The tasks:
1 > Answer these questions using the convention text:
(a) In what year was the convention originally drafted?
(b) How many countries from the listed group had to ratify for entry into force?
(c) What aggregate tonnage by ratifying countries was required?
2 > In the records, retype the lines from the first line up to and including the line containing "Return results in".

Document extract:
============

The Convention concerning Wages, Hours of Work on Board Ship and Manning (or Wages, Hours of Work and Manning (Sea) Convention) is a convention of the International Labour Organization originally drafted in 1946 and revised conventions in 1949 and 1958, none of which entered into force.

Entry into Force
The criterion of entry into force for all three conventions required a minimum number countries acceding with a significant sea trade volume as well as requirements of the aggregate of trade volume by ratifying countries:
ratification by nine countries from the group: Argentina, Australia, Belgium, Brazil, Canada, Chile, China, Denmark, Finland, France, Germany (1958 convention only), Greece, India, Ireland, Italy, Japan (1958 convention only), Netherlands, Norway, Poland, Portugal, Spain (1958 convention only), Sweden, Soviet Union (1958 convention only), Turkey, United Kingdom, United States  and Yugoslavia;
ratification from at least five countries with over one million gross register tons of shipping;
an aggregate tonnage by ratifying countries of more than fifteen million gross register tons.

============

[A block of data]
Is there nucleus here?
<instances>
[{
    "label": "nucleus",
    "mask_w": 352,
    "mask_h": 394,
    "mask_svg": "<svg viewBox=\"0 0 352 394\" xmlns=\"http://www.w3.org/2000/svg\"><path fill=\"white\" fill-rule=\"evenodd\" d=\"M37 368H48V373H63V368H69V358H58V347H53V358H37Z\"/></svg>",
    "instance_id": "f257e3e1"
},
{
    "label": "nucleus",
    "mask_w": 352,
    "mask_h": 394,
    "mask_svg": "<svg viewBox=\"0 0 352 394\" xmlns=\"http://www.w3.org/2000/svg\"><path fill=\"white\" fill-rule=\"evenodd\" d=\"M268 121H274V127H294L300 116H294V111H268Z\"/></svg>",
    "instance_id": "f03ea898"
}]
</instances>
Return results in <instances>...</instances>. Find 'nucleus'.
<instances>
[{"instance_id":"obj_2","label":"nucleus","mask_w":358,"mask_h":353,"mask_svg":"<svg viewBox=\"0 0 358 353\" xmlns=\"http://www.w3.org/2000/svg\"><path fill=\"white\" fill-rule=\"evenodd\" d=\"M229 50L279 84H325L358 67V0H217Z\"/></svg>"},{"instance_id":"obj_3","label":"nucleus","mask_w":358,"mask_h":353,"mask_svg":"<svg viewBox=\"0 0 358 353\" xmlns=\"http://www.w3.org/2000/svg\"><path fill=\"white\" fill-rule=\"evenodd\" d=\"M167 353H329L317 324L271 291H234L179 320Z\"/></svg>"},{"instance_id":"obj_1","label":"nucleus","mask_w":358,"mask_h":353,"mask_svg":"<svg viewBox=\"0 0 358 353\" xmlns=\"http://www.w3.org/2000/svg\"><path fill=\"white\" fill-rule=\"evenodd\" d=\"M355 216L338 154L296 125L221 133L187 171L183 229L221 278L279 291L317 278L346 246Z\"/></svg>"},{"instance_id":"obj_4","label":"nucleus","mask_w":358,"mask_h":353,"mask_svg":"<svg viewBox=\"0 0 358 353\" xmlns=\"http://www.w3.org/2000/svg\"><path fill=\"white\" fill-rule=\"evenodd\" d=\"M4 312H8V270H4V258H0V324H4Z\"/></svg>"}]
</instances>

============

Task solutions:
1 >
(a) 1946
(b) Nine
(c) More than fifteen million gross register tons

2 >
Is there nucleus here?
<instances>
[{
    "label": "nucleus",
    "mask_w": 352,
    "mask_h": 394,
    "mask_svg": "<svg viewBox=\"0 0 352 394\" xmlns=\"http://www.w3.org/2000/svg\"><path fill=\"white\" fill-rule=\"evenodd\" d=\"M37 368H48V373H63V368H69V358H58V347H53V358H37Z\"/></svg>",
    "instance_id": "f257e3e1"
},
{
    "label": "nucleus",
    "mask_w": 352,
    "mask_h": 394,
    "mask_svg": "<svg viewBox=\"0 0 352 394\" xmlns=\"http://www.w3.org/2000/svg\"><path fill=\"white\" fill-rule=\"evenodd\" d=\"M268 121H274V127H294L300 116H294V111H268Z\"/></svg>",
    "instance_id": "f03ea898"
}]
</instances>
Return results in <instances>...</instances>. Find 'nucleus'.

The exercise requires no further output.